We then evaluated the correlation between TSG promoter methylation and the progression-free survival (PFS) and overall survival (OS) of OCCA patients. With a median follow-up of 56 months, the expected 5-year PFS and OS for patients with methylated promoters of HIN-1 and CACNA1A genes were significantly worse than those for patients without methylated HIN-1 (28% vs. 54%, p = 0.047 for PFS; 30% vs. 62%, p = 0.002 for OS, respectively) (Figure1A) and CACNA1A (30% vs. 63%, p = 0.01 for PFS; 40% vs. 75%, p = 0.02 for OS) (Figure1B). Suboptimal surgery, advanced FIGO stages, HIN-1 methylation, CACNA1A methylation, and a higher preoperative CA125 level (> 500 U/ml) were poor prognostic factors for OS of these patients by univariate analysis.

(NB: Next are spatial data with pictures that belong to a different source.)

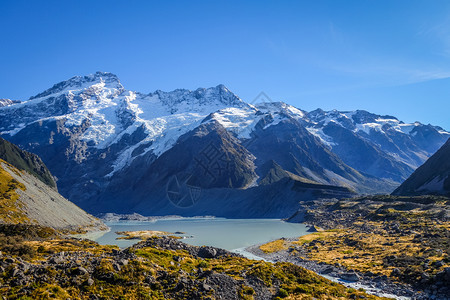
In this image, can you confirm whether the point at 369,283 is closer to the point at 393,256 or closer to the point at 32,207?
the point at 393,256

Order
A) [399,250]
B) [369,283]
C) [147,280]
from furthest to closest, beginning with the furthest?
[399,250] → [369,283] → [147,280]

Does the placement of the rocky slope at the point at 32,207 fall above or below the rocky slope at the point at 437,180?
below

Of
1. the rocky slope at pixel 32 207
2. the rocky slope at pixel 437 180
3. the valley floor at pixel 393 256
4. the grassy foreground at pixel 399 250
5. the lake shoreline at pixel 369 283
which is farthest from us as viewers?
the rocky slope at pixel 437 180

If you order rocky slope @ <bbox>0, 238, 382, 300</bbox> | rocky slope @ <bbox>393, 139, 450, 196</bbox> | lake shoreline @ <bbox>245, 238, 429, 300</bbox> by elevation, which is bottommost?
lake shoreline @ <bbox>245, 238, 429, 300</bbox>

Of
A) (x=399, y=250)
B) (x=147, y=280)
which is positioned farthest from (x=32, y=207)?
(x=399, y=250)

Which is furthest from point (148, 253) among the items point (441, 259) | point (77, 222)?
point (77, 222)

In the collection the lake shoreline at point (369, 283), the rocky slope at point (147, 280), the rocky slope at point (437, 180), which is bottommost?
the lake shoreline at point (369, 283)

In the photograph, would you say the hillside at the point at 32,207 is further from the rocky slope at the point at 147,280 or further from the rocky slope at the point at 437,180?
the rocky slope at the point at 437,180

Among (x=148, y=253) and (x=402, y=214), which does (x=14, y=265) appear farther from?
(x=402, y=214)

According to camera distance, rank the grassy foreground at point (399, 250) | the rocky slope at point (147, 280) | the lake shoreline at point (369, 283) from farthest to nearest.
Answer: the grassy foreground at point (399, 250) < the lake shoreline at point (369, 283) < the rocky slope at point (147, 280)

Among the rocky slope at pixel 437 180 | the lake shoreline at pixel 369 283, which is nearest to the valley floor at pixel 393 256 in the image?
the lake shoreline at pixel 369 283

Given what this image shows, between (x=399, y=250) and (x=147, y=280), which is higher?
(x=147, y=280)

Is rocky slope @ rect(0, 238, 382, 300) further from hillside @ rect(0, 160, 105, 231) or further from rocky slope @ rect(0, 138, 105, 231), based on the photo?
rocky slope @ rect(0, 138, 105, 231)

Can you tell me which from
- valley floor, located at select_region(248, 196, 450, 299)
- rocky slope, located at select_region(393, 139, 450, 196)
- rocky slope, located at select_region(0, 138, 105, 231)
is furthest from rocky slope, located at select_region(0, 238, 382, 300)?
rocky slope, located at select_region(393, 139, 450, 196)
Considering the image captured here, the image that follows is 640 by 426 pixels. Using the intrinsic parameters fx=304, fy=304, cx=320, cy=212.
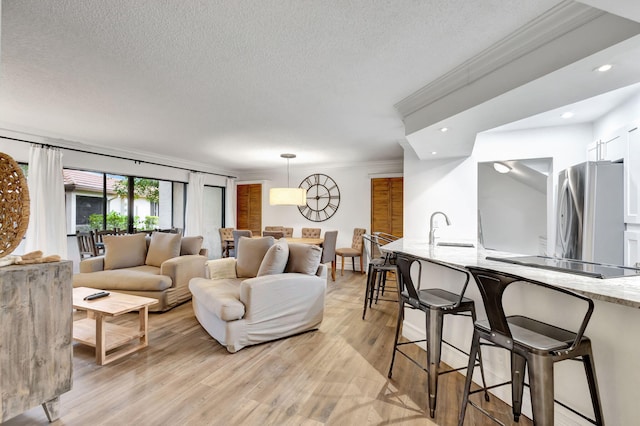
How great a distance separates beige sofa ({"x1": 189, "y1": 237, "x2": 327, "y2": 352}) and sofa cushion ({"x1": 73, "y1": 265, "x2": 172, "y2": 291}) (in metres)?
0.56

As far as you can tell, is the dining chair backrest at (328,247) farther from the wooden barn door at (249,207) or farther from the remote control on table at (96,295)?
the remote control on table at (96,295)

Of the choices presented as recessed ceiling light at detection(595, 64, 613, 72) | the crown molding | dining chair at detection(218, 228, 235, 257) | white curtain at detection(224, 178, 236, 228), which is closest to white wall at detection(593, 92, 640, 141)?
recessed ceiling light at detection(595, 64, 613, 72)

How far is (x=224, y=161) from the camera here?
670 centimetres

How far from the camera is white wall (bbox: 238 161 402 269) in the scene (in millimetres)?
6709

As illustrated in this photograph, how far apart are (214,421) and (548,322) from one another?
2.00m

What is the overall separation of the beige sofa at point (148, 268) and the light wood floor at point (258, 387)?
75 centimetres

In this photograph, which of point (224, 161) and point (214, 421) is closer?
point (214, 421)

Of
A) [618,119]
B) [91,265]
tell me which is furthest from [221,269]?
[618,119]

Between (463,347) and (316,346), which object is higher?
(463,347)

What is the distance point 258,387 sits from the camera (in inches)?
84.2

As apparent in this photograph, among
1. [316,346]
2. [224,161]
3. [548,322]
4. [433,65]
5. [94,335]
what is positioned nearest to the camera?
[548,322]

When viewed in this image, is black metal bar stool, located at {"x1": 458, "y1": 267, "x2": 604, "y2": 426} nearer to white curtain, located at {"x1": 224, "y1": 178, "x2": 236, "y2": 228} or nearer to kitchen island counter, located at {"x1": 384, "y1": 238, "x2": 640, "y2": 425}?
kitchen island counter, located at {"x1": 384, "y1": 238, "x2": 640, "y2": 425}

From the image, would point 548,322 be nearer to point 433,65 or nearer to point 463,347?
point 463,347

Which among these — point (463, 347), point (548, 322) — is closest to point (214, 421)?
point (463, 347)
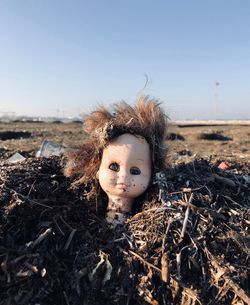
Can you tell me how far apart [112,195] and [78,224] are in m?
0.43

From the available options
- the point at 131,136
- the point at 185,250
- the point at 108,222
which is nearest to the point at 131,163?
the point at 131,136

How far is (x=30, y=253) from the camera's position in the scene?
3.22m

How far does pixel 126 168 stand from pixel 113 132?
1.17 feet

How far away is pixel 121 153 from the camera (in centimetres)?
379

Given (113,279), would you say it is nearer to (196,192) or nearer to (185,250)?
(185,250)

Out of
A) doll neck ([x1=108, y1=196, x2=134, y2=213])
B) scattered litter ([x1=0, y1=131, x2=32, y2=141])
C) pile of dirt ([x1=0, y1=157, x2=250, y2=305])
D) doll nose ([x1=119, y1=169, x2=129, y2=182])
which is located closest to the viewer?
pile of dirt ([x1=0, y1=157, x2=250, y2=305])

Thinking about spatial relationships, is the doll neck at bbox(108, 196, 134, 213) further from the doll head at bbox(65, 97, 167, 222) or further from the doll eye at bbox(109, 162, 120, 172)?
the doll eye at bbox(109, 162, 120, 172)

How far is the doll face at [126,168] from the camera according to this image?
3.76 metres

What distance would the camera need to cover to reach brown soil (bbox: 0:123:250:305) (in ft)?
9.94

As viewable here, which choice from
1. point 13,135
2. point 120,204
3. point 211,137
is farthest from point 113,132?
point 211,137

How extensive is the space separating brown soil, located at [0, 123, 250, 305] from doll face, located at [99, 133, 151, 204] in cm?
15

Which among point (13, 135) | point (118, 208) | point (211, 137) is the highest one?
point (118, 208)

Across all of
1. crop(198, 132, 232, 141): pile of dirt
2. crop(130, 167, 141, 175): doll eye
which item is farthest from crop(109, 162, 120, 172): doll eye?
crop(198, 132, 232, 141): pile of dirt

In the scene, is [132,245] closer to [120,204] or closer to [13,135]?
[120,204]
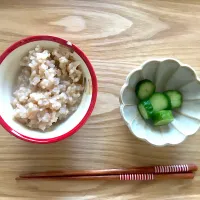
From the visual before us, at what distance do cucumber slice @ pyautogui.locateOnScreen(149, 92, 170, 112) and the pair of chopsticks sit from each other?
0.20 metres

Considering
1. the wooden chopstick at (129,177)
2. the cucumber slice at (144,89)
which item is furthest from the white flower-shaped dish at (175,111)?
the wooden chopstick at (129,177)

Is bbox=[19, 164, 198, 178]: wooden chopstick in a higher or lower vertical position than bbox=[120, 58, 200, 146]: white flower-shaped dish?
lower

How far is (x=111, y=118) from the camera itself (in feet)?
4.24

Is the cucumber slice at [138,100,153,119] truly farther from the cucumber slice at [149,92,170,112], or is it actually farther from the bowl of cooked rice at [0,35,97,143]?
the bowl of cooked rice at [0,35,97,143]

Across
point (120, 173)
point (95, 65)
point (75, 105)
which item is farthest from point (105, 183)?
point (95, 65)

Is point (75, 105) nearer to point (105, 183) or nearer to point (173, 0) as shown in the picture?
point (105, 183)

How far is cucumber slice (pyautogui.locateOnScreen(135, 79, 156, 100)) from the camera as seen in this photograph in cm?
126

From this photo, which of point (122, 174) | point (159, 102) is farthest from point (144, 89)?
point (122, 174)

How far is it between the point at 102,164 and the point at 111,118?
15cm

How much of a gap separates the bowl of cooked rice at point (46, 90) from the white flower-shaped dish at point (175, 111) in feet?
0.46

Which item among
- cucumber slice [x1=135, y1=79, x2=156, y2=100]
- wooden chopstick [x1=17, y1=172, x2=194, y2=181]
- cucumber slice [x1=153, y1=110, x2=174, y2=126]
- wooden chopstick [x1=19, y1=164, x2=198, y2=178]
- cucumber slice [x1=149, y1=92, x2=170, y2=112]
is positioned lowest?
wooden chopstick [x1=17, y1=172, x2=194, y2=181]

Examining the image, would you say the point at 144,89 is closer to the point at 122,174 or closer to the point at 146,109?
the point at 146,109

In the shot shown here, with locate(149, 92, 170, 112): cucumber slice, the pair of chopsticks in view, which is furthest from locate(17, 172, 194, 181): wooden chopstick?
locate(149, 92, 170, 112): cucumber slice

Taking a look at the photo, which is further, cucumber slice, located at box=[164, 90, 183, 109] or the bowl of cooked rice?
cucumber slice, located at box=[164, 90, 183, 109]
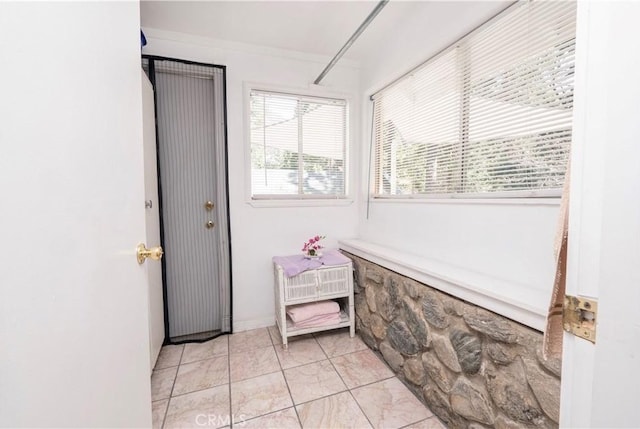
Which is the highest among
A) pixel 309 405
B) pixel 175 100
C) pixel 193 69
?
pixel 193 69

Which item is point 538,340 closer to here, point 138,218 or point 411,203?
point 411,203

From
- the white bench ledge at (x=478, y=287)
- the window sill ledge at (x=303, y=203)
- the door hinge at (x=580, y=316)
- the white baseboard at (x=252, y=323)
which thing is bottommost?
the white baseboard at (x=252, y=323)

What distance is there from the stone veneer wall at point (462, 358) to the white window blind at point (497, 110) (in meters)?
0.66

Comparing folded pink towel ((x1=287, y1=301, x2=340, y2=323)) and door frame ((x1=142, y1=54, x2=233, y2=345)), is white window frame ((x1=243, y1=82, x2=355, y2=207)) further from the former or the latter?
folded pink towel ((x1=287, y1=301, x2=340, y2=323))

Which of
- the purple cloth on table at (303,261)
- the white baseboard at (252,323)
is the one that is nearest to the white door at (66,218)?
the purple cloth on table at (303,261)

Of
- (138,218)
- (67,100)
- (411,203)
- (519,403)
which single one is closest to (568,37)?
(411,203)

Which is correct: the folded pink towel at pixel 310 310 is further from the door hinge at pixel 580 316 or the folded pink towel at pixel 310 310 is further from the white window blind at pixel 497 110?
the door hinge at pixel 580 316

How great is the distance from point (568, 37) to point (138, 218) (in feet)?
6.00

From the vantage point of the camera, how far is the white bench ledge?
1008mm

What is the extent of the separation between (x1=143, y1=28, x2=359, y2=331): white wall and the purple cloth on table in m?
0.17

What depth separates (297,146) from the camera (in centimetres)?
254

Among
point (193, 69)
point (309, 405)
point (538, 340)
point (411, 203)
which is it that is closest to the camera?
point (538, 340)

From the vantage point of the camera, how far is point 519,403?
3.40 feet

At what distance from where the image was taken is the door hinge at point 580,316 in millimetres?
459
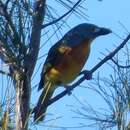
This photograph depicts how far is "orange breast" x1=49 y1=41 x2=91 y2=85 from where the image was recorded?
106 inches

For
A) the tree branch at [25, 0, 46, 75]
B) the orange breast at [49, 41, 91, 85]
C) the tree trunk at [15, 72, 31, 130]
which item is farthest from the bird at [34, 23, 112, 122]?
the tree trunk at [15, 72, 31, 130]

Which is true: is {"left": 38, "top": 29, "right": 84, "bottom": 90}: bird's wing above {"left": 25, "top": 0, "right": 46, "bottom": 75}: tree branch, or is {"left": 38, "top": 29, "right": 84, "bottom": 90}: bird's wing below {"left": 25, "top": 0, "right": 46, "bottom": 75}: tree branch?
above

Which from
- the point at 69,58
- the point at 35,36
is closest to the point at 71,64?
the point at 69,58

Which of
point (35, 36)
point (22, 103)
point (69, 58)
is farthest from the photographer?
point (69, 58)

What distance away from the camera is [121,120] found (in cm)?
129

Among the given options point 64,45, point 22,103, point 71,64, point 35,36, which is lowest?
point 22,103

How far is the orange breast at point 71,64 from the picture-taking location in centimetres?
Answer: 269

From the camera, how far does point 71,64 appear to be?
271 cm

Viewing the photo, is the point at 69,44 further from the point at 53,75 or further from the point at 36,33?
the point at 36,33

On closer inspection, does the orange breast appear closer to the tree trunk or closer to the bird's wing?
the bird's wing

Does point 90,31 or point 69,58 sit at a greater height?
point 90,31

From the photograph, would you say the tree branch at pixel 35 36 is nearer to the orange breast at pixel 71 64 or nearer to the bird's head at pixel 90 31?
the bird's head at pixel 90 31

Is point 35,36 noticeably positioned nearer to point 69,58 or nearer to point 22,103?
point 22,103

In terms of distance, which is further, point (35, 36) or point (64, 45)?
point (64, 45)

Only HIN-1 methylation, (hazard ratio (HR) 13.03, 95% confidence interval (CI) 2.50 ~ 68.58) and CACNA1A methylation (HR 4.30, 95% CI 1.40 ~ 13.27) were independent poor prognostic factors by the multivariate analysis (Figure1).
Figure 1

(A) Overall survival differences in OCCA patients with methylated and unmethylated HIN-1. (p =0.002, by the log-rank test) (B) Overall survival differences between OCCA patients with methylated and unmethylated CACNA1A. (p =0.02, by the log-rank test).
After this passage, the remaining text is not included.